All of that is purely theoretical. Do you know how does it behave in 
practice?

> Signed-off-by: Richard Henderson <rth@twiddle.net>
> ---
>  tcg/i386/tcg-target.c |   68 ++++++++++++++++++++++++++++++------------------
>  1 files changed, 42 insertions(+), 26 deletions(-)
> 
> diff --git a/tcg/i386/tcg-target.c b/tcg/i386/tcg-target.c
> index 359f81b..2cc1191 100644
> --- a/tcg/i386/tcg-target.c
> +++ b/tcg/i386/tcg-target.c
> @@ -161,6 +161,11 @@ static inline int tcg_target_const_match(tcg_target_long val,
>          return 0;
>  }
>  
> +#define P_EXT   0x100 /* 0x0f opcode prefix */
> +
> +#define OPC_MOVZBL	(0xb6 | P_EXT)
> +#define OPC_MOVZWL	(0xb7 | P_EXT)
> +
>  #define ARITH_ADD 0
>  #define ARITH_OR  1
>  #define ARITH_ADC 2
> @@ -194,8 +199,6 @@ static inline int tcg_target_const_match(tcg_target_long val,
>  #define JCC_JLE 0xe
>  #define JCC_JG  0xf
>  
> -#define P_EXT   0x100 /* 0x0f opcode prefix */
> -
>  static const uint8_t tcg_cond_to_jcc[10] = {
>      [TCG_COND_EQ] = JCC_JE,
>      [TCG_COND_NE] = JCC_JNE,
> @@ -288,6 +291,27 @@ static inline void tcg_out_st(TCGContext *s, TCGType type, int arg,
>      tcg_out_modrm_offset(s, 0x89, arg, arg1, arg2);
>  }
>  
> +static void tcg_out_ext8u(TCGContext *s, int dest, int src)
> +{
> +    if (src >= 4) {
> +        tcg_out_mov(s, dest, src);
> +        if (dest >= 4) {
> +            tcg_out_modrm(s, 0x81, ARITH_AND, dest);
> +            tcg_out32(s, 0xff);
> +            return;
> +        }
> +        src = dest;
> +    }
> +    /* movzbl */
> +    tcg_out_modrm(s, OPC_MOVZBL, dest, src);
> +}
> +
> +static inline void tcg_out_ext16u(TCGContext *s, int dest, int src)
> +{
> +    /* movzwl */
> +    tcg_out_modrm(s, OPC_MOVZWL, dest, src);
> +}
> +
>  static inline void tgen_arithi(TCGContext *s, int c, int r0, int32_t val, int cf)

* **Data listing**
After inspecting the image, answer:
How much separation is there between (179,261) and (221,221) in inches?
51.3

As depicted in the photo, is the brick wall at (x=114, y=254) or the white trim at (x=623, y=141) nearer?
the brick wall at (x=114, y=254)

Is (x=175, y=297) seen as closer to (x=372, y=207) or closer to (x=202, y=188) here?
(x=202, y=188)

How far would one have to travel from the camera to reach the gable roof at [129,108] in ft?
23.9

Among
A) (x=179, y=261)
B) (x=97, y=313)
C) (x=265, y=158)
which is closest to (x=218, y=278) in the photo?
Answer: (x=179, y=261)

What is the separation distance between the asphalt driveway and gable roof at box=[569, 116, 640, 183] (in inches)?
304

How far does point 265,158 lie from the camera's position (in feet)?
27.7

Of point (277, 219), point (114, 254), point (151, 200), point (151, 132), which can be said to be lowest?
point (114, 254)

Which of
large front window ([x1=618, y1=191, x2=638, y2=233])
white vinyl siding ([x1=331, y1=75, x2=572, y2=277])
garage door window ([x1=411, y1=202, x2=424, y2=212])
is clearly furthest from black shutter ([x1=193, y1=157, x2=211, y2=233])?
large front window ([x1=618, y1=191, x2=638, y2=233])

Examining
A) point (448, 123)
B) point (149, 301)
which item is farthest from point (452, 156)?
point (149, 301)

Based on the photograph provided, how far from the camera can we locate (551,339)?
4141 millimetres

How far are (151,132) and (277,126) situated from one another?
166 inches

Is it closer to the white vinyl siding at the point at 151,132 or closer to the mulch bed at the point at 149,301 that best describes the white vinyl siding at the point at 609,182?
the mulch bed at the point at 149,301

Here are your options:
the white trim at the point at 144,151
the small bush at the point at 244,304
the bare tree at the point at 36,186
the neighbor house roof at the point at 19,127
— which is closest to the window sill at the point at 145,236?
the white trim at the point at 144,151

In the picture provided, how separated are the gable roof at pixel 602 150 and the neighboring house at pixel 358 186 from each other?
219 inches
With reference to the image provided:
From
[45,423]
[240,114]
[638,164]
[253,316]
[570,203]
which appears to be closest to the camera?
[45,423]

* **Written tasks**
**1.** Do these statements agree with the patch excerpt? For each, answer yes or no and quote the deciding words. (a) The patch's file summary reports 26 deletions. (b) In tcg_out_ext8u, tcg_out_mov is called when src is less than 4. (c) tcg_out_ext16u is declared static inline.
**2.** Set down, word for word, the part of the patch excerpt between "All of that" and "insertions(+), 26 deletions(-)", inclusive.
Answer from the patch excerpt alone, not from the material.

* **Solution set**
**1.** (a) Yes: "42 insertions(+), 26 deletions(-)". (b) No: the call "tcg_out_mov(s, dest, src);" sits inside "if (src >= 4) {". (c) Yes: "static inline void tcg_out_ext16u(TCGContext *s, int dest, int src)".

**2.**
All of that is purely theoretical. Do you know how does it behave in 
practice?

> Signed-off-by: Richard Henderson <rth@twiddle.net>
> ---
>  tcg/i386/tcg-target.c |   68 ++++++++++++++++++++++++++++++------------------
>  1 files changed, 42 insertions(+), 26 deletions(-)